SHORT PROBLEM A:
Set down the records below word for word, starting with the first line of the records and going on through the line that contains "12.4 metres". Leave the pictures out of your answer.

DOCUMENT PASSAGE:
--- START ---
In the bachelor program, the classes are pre-set and we don’t get to choose what we take until third year when we have some electives options. During the year in London, we had many introductory classes such as accounting, psychology, microeconomics, presentation and rhetoric skills, world history, mathematics, law, statistics, and computer skills (Microsoft Office). We also had a credit called ‘collective project’ in which we had the liberty to choose our group and a business project, as long as it followed certain guidelines. Some people created charity companies, others a ‘running dinner’ club, and my group decided to do a podcast called ‘Name It’, where we discussed a wide range of topics and had some of our classmates join special episodes.

My second year took place on the Paris campus, the headquarters and biggest campus of ESCP. I lived with two of my best friends in a shared apartment, which we rented through Airbnb. It was a two minute walk from campus, which made it easy for when we had in-person classes. Our courses in the second year were mostly building upon first year’s classes and

consisted of marketing, macroeconomics, taxation and e-commerce law, contract law, finance and accounting, Python coding, statistics 2, and intercultural skills. Since I was in Paris, my tax and e-commerce law classes were taught in French. In Madrid, different classes of theirs were in Spanish, and in Turin everything was English. To go to Paris or Madrid during our second year, we were required to have a certain level (B2) in French or Spanish. Like the first year, we had another credit of collective project, in which the school collaborated with the ChangeNOW Summit and each group researched sustainable initiatives and companies in certain industries (carbon capture, urban farming, fashion, audiovisual industry, etc).

Each year we also take language classes, usually corresponding to the campuses we attend (except English, no English classes are taught since there’s an English requirement for program entry). For me, that was French and German, since my third and current year is in Berlin, Germany. This is the year we are able to choose elective classes each semester, split into two parts – management elective and liberal arts elective. The management elective is split into ‘tracks’, with each track consisting of two classes. When you choose a track, you have to take both classes it offers, you can’t pick two different classes from two different tracks. The tracks offered were marketing, finance, management, and digitalization/entrepreneurship. The liberal arts elective is just a single class we can each choose, usually centered around humanities, such as negotiations, international relations, big data, conscious leadership, and others. This is also the year we complete a bachelor’s thesis on a topic of our choice. We chose our topic and thesis advisor in the fall, and the spring semester is the time where we really have to crack down and write it out. Based on a blockchain class I took in the digitalization elective, I decided to focus my thesis on how smart contracts (on the blockchain) would disrupt the real estate transaction process (now that’s a mouthful!). I learned that with such a general management degree, there is no right or wrong thesis, and the topics I heard people chose are so varied, from corporate volunteering, to sustainable finance, to NFTs, to luxury marketing, and so on.

Going back to what I said at the beginning, about a double degree – since ESCP has its primary campus and founding in France, but many students graduate from the Berlin campus, those students may be eligible to receive both degrees! The French one is called a Diplôme Visé BAC+3, while the German is the classic BSc in Management that is based on the American standards, however they both mean the same thing and are equivalent. I do want to point out though, to those considering going to ESCP, that in order to get the German BSc (the more recognizable title, but no difference in value!), you would have to a) graduate from the Berlin campus (i.e., it needs to be your third year campus), and b) meet the same requirements that a classic German high school student would meet – so start planning ahead! For me, these requirements looked similar to the following:

                • At least 16 “academic units” in the last 4 years of high school
                • 4 English units
                • 2 foreign language units
                • 3 social studies units
                • 2 or 3 math units and 2 or 3 science units (to make a total of 5)
--- END ---
SHORT PROBLEM B:
From the passage on the ESCP bachelor program, extract the words starting with "consisted of marketing, macroeconomics, taxation" and going on through "audiovisual industry, etc).", copied without any change.

MATERIALS PROVIDED:
--- START ---
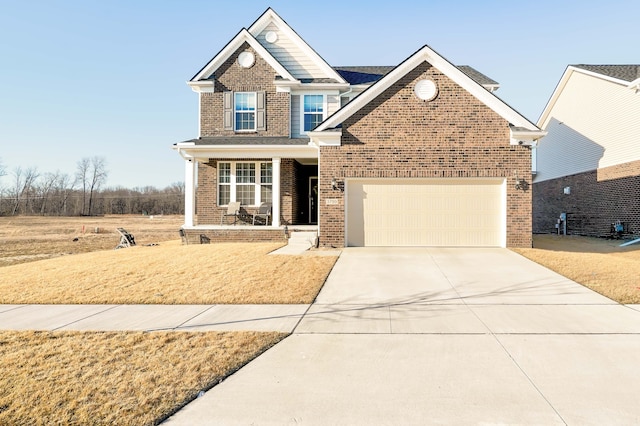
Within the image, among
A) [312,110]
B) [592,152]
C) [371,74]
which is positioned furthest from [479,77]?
[312,110]

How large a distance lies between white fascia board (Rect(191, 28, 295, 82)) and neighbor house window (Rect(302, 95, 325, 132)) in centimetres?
130

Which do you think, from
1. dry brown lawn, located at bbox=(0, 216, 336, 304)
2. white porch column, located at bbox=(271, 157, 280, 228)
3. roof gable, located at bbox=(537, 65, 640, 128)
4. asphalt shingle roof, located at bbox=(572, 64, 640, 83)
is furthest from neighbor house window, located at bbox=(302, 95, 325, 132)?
asphalt shingle roof, located at bbox=(572, 64, 640, 83)

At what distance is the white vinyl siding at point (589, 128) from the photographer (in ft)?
55.6

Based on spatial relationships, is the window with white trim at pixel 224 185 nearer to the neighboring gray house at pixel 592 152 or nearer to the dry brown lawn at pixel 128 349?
the dry brown lawn at pixel 128 349

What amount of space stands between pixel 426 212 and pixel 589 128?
12.4 metres

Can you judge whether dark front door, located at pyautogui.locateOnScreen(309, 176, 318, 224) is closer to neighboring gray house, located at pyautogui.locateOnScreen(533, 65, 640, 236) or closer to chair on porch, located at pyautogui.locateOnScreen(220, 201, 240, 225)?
chair on porch, located at pyautogui.locateOnScreen(220, 201, 240, 225)

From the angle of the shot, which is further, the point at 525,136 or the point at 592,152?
the point at 592,152

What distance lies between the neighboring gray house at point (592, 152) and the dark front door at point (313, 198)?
1331cm

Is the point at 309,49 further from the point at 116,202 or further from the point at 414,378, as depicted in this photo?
the point at 116,202

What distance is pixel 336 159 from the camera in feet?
43.2

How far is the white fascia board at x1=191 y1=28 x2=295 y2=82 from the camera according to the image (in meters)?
17.3

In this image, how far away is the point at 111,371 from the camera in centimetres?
407

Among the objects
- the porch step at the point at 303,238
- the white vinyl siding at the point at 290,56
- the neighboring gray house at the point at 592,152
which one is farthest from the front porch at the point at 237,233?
the neighboring gray house at the point at 592,152

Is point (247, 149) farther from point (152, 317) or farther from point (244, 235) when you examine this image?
point (152, 317)
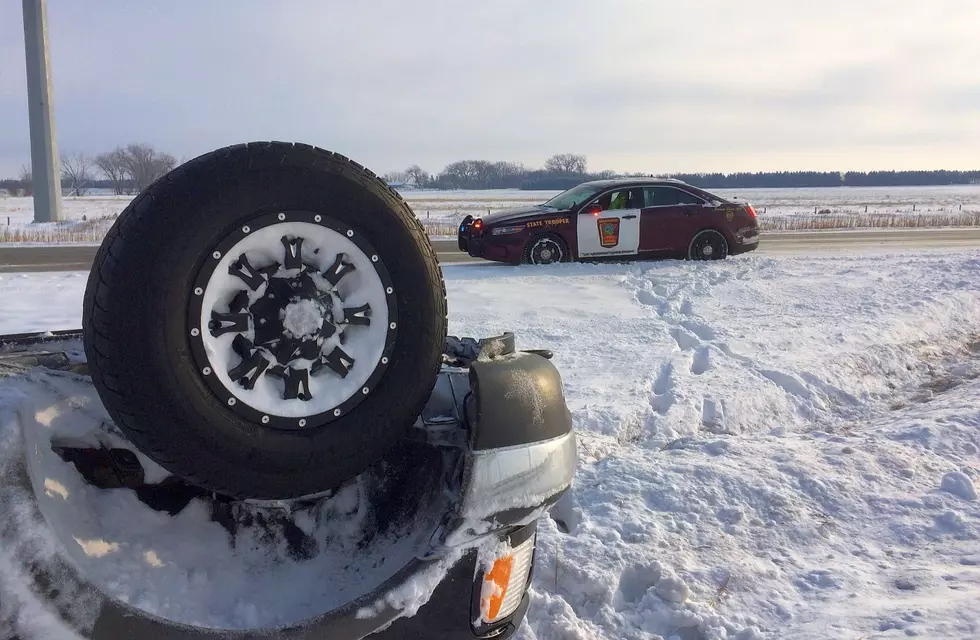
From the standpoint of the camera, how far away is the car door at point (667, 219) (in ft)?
38.1

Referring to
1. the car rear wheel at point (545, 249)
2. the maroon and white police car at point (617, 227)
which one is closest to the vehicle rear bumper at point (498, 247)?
the maroon and white police car at point (617, 227)

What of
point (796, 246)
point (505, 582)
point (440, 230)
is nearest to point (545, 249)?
point (796, 246)

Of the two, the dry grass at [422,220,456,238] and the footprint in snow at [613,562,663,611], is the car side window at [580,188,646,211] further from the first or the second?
the dry grass at [422,220,456,238]

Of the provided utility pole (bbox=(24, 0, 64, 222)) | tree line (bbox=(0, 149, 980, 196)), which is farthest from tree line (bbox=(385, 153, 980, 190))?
utility pole (bbox=(24, 0, 64, 222))

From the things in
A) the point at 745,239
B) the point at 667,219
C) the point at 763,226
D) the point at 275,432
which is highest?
the point at 667,219

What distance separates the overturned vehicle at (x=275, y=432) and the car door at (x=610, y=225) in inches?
383

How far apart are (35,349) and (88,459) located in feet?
3.21

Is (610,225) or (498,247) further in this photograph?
(610,225)

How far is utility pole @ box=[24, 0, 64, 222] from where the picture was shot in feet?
78.4

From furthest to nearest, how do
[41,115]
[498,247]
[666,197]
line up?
[41,115] → [666,197] → [498,247]

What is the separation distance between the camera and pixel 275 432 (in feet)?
5.24

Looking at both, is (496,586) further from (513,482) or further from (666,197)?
(666,197)

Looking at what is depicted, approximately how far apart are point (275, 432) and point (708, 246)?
11459 millimetres

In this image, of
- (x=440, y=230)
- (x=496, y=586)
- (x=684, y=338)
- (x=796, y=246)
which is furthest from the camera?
(x=440, y=230)
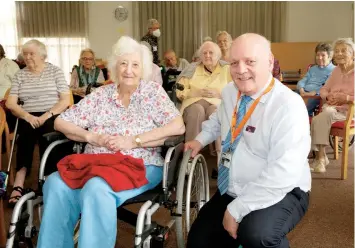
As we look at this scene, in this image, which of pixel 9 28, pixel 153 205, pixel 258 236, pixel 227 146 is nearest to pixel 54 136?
pixel 153 205

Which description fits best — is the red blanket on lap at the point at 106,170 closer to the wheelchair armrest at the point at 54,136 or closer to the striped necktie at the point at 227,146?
the wheelchair armrest at the point at 54,136

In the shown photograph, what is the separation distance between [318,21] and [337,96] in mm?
4796

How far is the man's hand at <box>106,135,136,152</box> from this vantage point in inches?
69.8

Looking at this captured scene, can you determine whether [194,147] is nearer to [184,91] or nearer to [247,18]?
[184,91]

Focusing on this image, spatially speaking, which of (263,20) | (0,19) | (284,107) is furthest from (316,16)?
(284,107)

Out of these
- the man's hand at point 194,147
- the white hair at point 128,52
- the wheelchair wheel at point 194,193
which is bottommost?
the wheelchair wheel at point 194,193

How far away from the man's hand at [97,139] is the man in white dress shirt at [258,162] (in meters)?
0.55

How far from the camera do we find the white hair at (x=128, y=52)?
1949 millimetres

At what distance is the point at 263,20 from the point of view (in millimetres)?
7699

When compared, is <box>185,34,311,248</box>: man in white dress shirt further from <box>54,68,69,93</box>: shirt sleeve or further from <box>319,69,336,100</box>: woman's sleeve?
<box>319,69,336,100</box>: woman's sleeve

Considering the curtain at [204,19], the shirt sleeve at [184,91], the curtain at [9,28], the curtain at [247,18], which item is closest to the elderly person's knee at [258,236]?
the shirt sleeve at [184,91]

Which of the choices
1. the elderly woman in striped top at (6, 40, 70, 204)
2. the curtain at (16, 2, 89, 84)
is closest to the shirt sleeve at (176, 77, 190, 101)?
the elderly woman in striped top at (6, 40, 70, 204)

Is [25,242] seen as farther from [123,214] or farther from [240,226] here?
[240,226]

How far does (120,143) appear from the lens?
70.0 inches
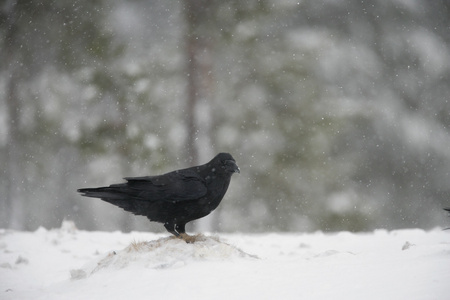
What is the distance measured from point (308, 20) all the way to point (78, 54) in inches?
232

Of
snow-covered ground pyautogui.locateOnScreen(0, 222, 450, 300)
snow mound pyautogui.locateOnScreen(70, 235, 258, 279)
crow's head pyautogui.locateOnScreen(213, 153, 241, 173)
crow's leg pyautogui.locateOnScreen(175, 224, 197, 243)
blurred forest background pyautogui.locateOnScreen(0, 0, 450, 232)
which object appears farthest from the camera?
blurred forest background pyautogui.locateOnScreen(0, 0, 450, 232)

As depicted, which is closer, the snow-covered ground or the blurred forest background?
the snow-covered ground

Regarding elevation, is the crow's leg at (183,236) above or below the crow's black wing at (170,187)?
below

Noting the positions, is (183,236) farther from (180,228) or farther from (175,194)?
(175,194)

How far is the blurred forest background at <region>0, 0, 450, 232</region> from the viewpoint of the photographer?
10.8 m

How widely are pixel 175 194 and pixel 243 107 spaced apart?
7354 millimetres

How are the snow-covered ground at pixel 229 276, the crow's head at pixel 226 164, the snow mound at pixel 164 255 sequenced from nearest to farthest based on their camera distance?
the snow-covered ground at pixel 229 276 → the snow mound at pixel 164 255 → the crow's head at pixel 226 164

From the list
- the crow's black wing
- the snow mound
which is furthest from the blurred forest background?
the snow mound

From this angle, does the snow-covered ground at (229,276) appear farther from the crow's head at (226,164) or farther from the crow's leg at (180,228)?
the crow's head at (226,164)

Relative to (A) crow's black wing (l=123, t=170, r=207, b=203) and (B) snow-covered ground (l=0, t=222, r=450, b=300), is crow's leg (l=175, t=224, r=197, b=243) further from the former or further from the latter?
(A) crow's black wing (l=123, t=170, r=207, b=203)

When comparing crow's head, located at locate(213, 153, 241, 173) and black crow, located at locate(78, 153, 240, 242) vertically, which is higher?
crow's head, located at locate(213, 153, 241, 173)

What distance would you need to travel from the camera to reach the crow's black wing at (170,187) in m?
3.81

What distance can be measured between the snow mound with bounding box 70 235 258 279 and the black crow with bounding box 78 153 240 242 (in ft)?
0.73

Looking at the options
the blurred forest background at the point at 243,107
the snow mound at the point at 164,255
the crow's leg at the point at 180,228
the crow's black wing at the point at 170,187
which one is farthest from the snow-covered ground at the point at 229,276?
the blurred forest background at the point at 243,107
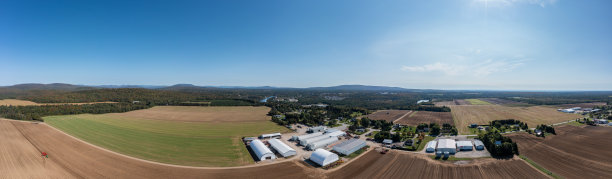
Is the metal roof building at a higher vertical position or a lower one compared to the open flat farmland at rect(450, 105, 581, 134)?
lower

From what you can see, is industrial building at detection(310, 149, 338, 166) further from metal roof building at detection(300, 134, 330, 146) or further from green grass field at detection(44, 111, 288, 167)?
green grass field at detection(44, 111, 288, 167)

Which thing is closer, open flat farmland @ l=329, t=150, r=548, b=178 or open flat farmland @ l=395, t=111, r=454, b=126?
open flat farmland @ l=329, t=150, r=548, b=178

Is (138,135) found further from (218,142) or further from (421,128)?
(421,128)

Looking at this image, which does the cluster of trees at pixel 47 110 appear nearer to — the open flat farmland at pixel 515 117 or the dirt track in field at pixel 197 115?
the dirt track in field at pixel 197 115

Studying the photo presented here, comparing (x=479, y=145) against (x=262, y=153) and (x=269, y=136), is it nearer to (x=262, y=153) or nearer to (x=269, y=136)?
(x=262, y=153)

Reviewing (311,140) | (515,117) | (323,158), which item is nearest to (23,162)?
(323,158)

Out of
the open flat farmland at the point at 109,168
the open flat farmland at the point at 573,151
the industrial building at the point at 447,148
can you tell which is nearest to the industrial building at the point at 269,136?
the open flat farmland at the point at 109,168

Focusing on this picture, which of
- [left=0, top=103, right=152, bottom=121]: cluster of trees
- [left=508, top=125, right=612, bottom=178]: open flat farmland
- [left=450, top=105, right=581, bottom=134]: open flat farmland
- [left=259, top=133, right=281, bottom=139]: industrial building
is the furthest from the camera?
[left=450, top=105, right=581, bottom=134]: open flat farmland

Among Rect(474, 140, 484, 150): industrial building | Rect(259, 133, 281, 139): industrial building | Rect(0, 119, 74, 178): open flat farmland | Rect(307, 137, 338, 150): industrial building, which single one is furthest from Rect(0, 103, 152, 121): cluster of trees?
Rect(474, 140, 484, 150): industrial building
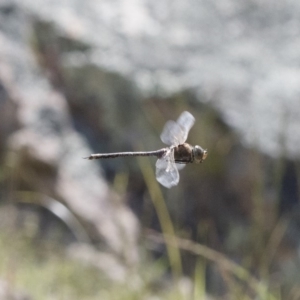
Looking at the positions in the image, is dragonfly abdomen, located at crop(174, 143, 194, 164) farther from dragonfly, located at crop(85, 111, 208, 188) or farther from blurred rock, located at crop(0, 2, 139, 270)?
blurred rock, located at crop(0, 2, 139, 270)

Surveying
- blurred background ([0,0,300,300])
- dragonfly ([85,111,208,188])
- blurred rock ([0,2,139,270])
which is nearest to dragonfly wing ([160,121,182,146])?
dragonfly ([85,111,208,188])

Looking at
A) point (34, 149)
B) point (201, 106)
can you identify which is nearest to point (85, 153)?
point (34, 149)

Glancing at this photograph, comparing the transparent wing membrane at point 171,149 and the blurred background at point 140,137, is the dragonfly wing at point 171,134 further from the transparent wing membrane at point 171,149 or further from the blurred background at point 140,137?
the blurred background at point 140,137

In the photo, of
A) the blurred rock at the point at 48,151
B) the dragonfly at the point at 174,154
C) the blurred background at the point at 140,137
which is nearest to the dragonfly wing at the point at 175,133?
the dragonfly at the point at 174,154

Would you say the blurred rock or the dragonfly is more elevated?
the blurred rock

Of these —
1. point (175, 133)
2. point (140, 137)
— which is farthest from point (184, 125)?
point (140, 137)

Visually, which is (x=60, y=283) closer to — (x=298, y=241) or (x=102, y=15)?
(x=298, y=241)

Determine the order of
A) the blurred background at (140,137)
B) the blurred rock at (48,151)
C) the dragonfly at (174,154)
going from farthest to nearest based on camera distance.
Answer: the blurred rock at (48,151), the blurred background at (140,137), the dragonfly at (174,154)

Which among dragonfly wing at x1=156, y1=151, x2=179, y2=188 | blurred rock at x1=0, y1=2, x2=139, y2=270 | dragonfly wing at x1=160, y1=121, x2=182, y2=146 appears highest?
blurred rock at x1=0, y1=2, x2=139, y2=270
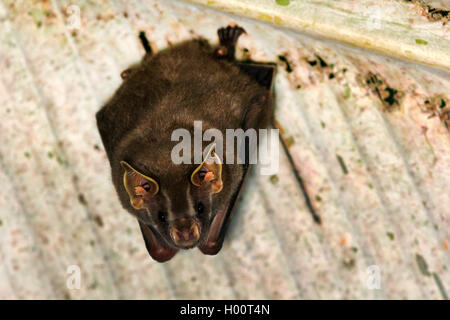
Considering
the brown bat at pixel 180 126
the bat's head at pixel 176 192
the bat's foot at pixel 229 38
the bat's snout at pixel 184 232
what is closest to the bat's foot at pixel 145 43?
the brown bat at pixel 180 126

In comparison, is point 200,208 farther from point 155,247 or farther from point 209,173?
point 155,247

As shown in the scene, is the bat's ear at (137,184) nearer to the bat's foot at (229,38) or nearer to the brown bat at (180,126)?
the brown bat at (180,126)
--- END ---
EXERCISE RESPONSE A:
Within the image, among
A) [312,110]
B) [592,152]
C) [371,74]
which is positioned furthest from [479,77]?
[312,110]

How large a distance lies between white fascia board (Rect(191, 28, 295, 82)) and neighbor house window (Rect(302, 95, 325, 132)) in centimetres?
130

Which do you think, from
1. dry brown lawn, located at bbox=(0, 216, 336, 304)
2. white porch column, located at bbox=(271, 157, 280, 228)
3. roof gable, located at bbox=(537, 65, 640, 128)
4. asphalt shingle roof, located at bbox=(572, 64, 640, 83)
is furthest from neighbor house window, located at bbox=(302, 95, 325, 132)?
asphalt shingle roof, located at bbox=(572, 64, 640, 83)

At what distance is the white vinyl siding at point (589, 128) from the photographer (in ft)?
55.6

Based on spatial relationships, is the window with white trim at pixel 224 185 nearer to the neighboring gray house at pixel 592 152 or nearer to the dry brown lawn at pixel 128 349?
the dry brown lawn at pixel 128 349

What amount of space stands between pixel 426 212 and pixel 589 128?
12.4 metres

EXERCISE RESPONSE B:
consisted of marketing, macroeconomics, taxation and e-commerce law, contract law, finance and accounting, Python coding, statistics 2, and intercultural skills. Since I was in Paris, my tax and e-commerce law classes were taught in French. In Madrid, different classes of theirs were in Spanish, and in Turin everything was English. To go to Paris or Madrid during our second year, we were required to have a certain level (B2) in French or Spanish. Like the first year, we had another credit of collective project, in which the school collaborated with the ChangeNOW Summit and each group researched sustainable initiatives and companies in certain industries (carbon capture, urban farming, fashion, audiovisual industry, etc).